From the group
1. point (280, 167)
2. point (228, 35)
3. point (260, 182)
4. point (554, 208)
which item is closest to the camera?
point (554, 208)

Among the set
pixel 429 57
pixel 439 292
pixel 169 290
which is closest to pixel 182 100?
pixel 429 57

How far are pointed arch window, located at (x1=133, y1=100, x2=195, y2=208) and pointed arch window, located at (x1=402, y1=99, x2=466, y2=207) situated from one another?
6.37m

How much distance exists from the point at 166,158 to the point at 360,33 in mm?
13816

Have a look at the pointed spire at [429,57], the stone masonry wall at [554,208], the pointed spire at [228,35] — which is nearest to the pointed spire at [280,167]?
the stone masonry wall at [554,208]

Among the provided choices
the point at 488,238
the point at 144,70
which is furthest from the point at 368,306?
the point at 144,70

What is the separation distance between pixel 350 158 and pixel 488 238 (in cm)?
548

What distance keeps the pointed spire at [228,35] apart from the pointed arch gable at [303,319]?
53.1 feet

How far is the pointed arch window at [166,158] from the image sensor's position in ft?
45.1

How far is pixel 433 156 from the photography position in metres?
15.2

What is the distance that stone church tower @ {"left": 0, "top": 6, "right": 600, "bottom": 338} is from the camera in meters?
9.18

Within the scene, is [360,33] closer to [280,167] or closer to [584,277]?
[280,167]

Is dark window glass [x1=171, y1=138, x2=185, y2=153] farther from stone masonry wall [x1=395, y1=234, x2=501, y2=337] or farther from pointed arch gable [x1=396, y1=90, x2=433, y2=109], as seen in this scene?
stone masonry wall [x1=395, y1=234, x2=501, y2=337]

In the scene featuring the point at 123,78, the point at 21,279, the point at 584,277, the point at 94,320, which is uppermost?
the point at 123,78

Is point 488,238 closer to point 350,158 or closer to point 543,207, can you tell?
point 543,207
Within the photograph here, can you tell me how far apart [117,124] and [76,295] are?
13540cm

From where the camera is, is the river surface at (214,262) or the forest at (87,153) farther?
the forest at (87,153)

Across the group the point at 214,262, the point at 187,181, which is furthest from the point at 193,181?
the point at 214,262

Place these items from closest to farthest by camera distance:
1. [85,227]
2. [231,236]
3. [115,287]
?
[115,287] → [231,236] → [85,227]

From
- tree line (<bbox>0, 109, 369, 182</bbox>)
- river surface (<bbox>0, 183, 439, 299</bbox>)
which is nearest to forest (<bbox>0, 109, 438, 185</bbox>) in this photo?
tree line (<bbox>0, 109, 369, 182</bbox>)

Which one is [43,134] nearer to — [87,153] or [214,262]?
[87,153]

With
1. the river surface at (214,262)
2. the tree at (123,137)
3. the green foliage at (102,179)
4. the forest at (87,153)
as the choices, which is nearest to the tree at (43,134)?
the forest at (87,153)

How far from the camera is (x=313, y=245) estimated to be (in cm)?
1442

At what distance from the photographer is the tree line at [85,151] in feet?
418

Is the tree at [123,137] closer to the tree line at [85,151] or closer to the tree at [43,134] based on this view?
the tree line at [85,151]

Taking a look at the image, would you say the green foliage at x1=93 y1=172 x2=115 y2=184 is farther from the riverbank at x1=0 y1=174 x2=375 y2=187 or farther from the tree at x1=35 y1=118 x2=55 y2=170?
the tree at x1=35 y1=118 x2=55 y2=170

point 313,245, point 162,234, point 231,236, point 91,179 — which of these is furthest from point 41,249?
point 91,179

****************************************

Extract exactly the lines between the line containing "Which one is" and the end of the data, including both.

Which one is [43,134] nearer to — [87,153] or [214,262]?
[87,153]

With
1. the river surface at (214,262)
2. the tree at (123,137)
3. the green foliage at (102,179)
4. the forest at (87,153)
as the choices, which is nearest to the tree at (43,134)?
the forest at (87,153)

How far from the camera is (x=313, y=245) estimated to be (in cm)?
1442

At what distance from the photographer is the tree line at [85,151] in feet?
418

Is the tree at [123,137] closer to the tree line at [85,151] or closer to the tree at [43,134] based on this view?
the tree line at [85,151]

Taking a look at the image, would you say the green foliage at x1=93 y1=172 x2=115 y2=184 is farther from the riverbank at x1=0 y1=174 x2=375 y2=187 or farther from the tree at x1=35 y1=118 x2=55 y2=170?
the tree at x1=35 y1=118 x2=55 y2=170

point 313,245, point 162,234, point 231,236, point 91,179 — which of these is furthest from point 41,249?
point 91,179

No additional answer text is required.